◆ Instructions
A. In the Long Crendon Manor text, replace "Philip Tilden" with "P. Tilden" and copy out the passage from "In 1764, Long" up to and including "1918 and 1922.".
B. Name every room on the ground floor of the main house that the Long Crendon Manor text lists.
C. According to the Long Crendon Manor text, how much living space does the main house offer?

───── Selected passage

In 1764, Long Crendon Manor and its farm, then known as Lovedens after a 14th-century owner, was sold by Lord Abingdon, together with the manors of Notley Abbey and the St Christopher Chantry, to the Duke of Marlborough, after which Crendon became the Duke’s demesne farm. According to a letter from E. C. Hohler, dated June 1977 and held in the Buckinghamshire archives, his father bought ‘the house and half a dozen fields round it’ in 1917.
After the First World War, ownership of the estate fell to Holder’s mother, Laline Hohler (later Laline Barry), the daughter of Lady De L’Isle of Dudley and Penshurst, who commissioned the then little-known young architect Philip Tilden to carry out the restoration of Long Crendon Manor between 1918 and 1922.
It was a mammoth undertaking and, in a letter, her son recalls that ‘in the course of the restoration a lot of old timber from Crendon windmill was bought and reused… The two embattled beams and the front of the “minstrels gallery” (added by Tilden) come from a house in Kent… The stone fireplace with carved quatrefoils on the east side of the new stack come from Chipping Norton or somewhere near. But the “Screens” are not entirely wrong, one of the arch-pieces for a door in them is original, and the slots for all four arch-pieces are in the posts’.
He continues: ‘The Gatehouse is problematic. I think it is 17th century, more or less romantic and built of bits from Notley… But one jamb springer of the little door at the S. E. corner is old (13th–14th century) and was in situ: Tilden completed the arch.’ Approached by its ancient archway, Long Crendon Manor wraps three sides around its central courtyard and is, overall, a striking example of medieval architecture. As its current owners point out, ‘later additions, in subsequent centuries, only add to its intriguing and beguiling history’. And beguiling it surely is.
In all, the main house offers some 13,500sq ft of living space on two floors, including, on the ground floor, the impressive Great Hall with its stone-flagged floor, vaulted ceiling, huge medieval fireplace and minstrels’ gallery; a beautifully proportioned drawing room with oak-panelled walls and a large stone fireplace; a large dining room with a cobalt-blue ceiling and pink-silk-covered shutters; and a welcoming library containing a fine example of linen-press panelling around the fireplace, with a painted frieze detail.
From the drawing room, a staircase leads to Laline’s Room, which has oak floorboards, large oak trusses and a fireplace with a large wood-burning stove, plus steps leading up to an en-suite bathroom; Col Barry’s bedroom and dressing room are accessed via both staircases, with a shower room off and a sunken bath. A staircase from the Great Hall leads to two further bedroom suites, four further bedrooms (one with a bathroom en suite), a family bathroom and a large games/snooker room. At the end of the corridor, a galleried landing leads to the atmospheric Tower Bedroom that sits over the main entrance arch.
The beautifully maintained gardens and grounds provide a wonderfully theatrical backdrop to Long Crendon Manor. A picturesque, thatched summer house offers views of the valley beyond. A winter house, complete with fireplace, is discreetly tucked away and a maze, with a charming fountain at its centre, a library walk, a croquet lawn, an ancient mulberry tree and a creeper-covered gazebo all add to the enchantment.

──────────
───── Information given

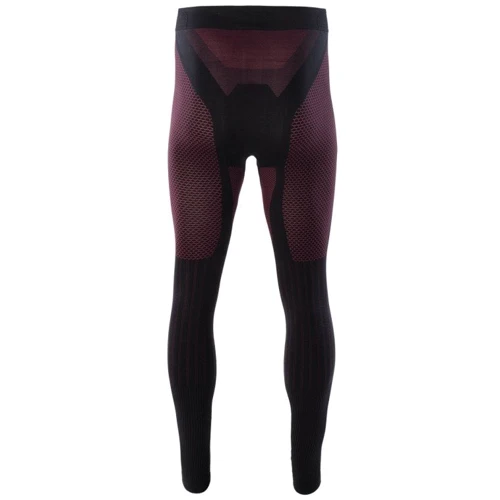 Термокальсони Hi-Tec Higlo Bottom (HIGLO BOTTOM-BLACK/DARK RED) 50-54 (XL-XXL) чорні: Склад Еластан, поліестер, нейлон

──────────
───── Information given

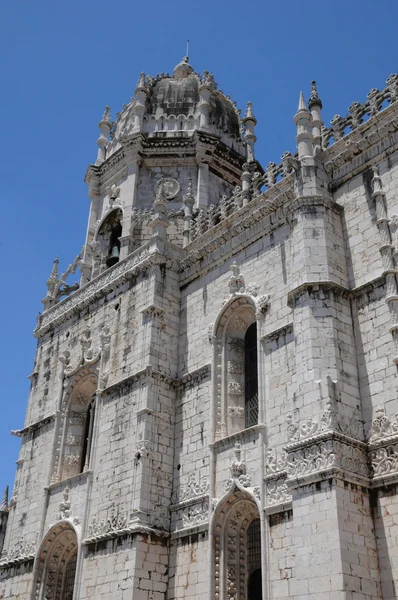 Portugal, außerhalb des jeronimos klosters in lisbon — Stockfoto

──────────
───── Information given

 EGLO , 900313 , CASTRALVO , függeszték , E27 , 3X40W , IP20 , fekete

──────────

◆ Answers to the problems
A.
In 1764, Long Crendon Manor and its farm, then known as Lovedens after a 14th-century owner, was sold by Lord Abingdon, together with the manors of Notley Abbey and the St Christopher Chantry, to the Duke of Marlborough, after which Crendon became the Duke’s demesne farm. According to a letter from E. C. Hohler, dated June 1977 and held in the Buckinghamshire archives, his father bought ‘the house and half a dozen fields round it’ in 1917.
After the First World War, ownership of the estate fell to Holder’s mother, Laline Hohler (later Laline Barry), the daughter of Lady De L’Isle of Dudley and Penshurst, who commissioned the then little-known young architect P. Tilden to carry out the restoration of Long Crendon Manor between 1918 and 1922.

B.
Great Hall
Drawing room
Dining room
Library

C. Some 13,500 sq ft on two floors.